И, отрешенно уставясь в темноту, прислушиваясь, как все еще в трубе осыпалась короткими побежками потревоженная сажа, с обмирающим сердцем думала об Иване, вспоминала, как ушел он из дому в куценьком пиджачке, серая остриженная голова с красными ушами под ветхим от дождей картузиком, такой жалкий, нерасторопный и бессловесный — ни спросить, ни попросить, ничего, кроме вил да косы, в руках не державший, тем паче ружья. Марья так и не представляла его в шинели, с петлицами, опоясанного ремнем, а виделся он ей все так же обыденно и неспособно, тем более не могла увериться, как же он там в такой мороз и ночь?.. Под крышей или в поле, в заснеженных окопах? И как бежит на немца, его пули? А пуля, она ведь раз пролетит, другой, а в третий возьмет да не минет. Ничего б, если в руку или еще куда не опасно, чтоб своим ходом до санитара дойти… А ежели тяжело, так что не подняться и кровь хлыщет… ежели снег пометет? К рассвету один бугорок и останется или вовсе сровняет. Да так до весны и пролежит — без вести, без имени.
И незаметно переключалась на себя, ворочая в горячей памяти пережитое за эти две зимы без Ивана.

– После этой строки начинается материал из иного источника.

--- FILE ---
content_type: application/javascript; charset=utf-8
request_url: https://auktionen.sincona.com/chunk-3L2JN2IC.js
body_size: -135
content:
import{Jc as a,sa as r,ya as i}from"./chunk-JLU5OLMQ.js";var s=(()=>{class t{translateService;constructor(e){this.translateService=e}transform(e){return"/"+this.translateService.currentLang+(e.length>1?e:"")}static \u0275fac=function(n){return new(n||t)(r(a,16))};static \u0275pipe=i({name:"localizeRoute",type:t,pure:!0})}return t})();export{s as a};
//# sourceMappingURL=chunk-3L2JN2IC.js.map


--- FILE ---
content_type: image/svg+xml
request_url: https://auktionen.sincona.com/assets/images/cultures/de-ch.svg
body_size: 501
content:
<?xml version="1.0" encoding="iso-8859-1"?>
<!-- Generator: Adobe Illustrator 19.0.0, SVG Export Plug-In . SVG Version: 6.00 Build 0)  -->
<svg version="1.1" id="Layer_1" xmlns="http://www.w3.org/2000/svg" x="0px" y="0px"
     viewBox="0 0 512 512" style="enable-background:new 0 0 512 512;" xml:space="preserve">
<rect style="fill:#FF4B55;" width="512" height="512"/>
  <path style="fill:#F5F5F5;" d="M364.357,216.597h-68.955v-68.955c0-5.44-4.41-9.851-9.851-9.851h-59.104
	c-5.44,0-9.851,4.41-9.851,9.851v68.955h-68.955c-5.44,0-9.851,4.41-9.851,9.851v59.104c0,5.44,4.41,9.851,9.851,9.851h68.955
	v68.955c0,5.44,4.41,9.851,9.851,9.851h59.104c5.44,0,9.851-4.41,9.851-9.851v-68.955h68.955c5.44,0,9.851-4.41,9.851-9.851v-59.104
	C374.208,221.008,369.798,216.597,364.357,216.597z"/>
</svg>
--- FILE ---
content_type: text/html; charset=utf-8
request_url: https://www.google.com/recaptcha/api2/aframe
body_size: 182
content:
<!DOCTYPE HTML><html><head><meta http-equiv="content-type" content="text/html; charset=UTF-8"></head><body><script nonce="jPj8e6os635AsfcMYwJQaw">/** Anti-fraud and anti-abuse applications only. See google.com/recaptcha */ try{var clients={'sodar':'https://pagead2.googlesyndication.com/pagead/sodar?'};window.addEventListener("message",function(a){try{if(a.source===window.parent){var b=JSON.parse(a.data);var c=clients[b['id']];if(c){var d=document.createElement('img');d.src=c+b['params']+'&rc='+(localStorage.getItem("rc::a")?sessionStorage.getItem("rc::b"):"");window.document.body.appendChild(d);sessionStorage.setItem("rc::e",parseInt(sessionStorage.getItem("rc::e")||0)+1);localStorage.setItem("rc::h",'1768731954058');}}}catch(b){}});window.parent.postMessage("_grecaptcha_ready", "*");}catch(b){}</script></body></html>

— Ох, ропщу я, гневлю суд Господень! — спохватывалась Марья.— Мы хоть дома, крыша над головой и в тепле, каждый день топлено, каждый день варено, и, слава те, все живы…
Марья затаивала дыхание, уже как бы не нуждаясь в нем больше, забывалась так и не отпускающим душу обморочным сном.
И впрямь, Подкопаньские выселки будто Бог оградил: когда наши уходили из этих мест, война стороной обошла редко разбросанные избы. Страшно даже: в самой Подкопани, что на той стороне мокрого торфяного лога, весь день шла пальба, расшибло церковную колокольню, дотла выгорел целый заулок, а тут, на выселках,— мертвая тишина. Даже ребятишки не прятались, будто кино на большом экране смотрели. Сюда немцы так и не пошли, должно, не захотели вязнуть в логу, а погнали наших дальше полевыми верхами. Ночью из лощинных ракитников, из камышовой хляби выползло на сю сторону несколько мокрых и грязных красноармейцев, перебыли в затайках, но потом и они куда-то девались, должно, ушли догонять своих. Еще одного раненого нашли утопшим в зыбких торфах, виднелась одна только рука, намертво обхватившая ветку. Его лишь зимой бабы вырубили из-подо льда и на сухом похоронили без всякого знака, поскольку не знали, что написать.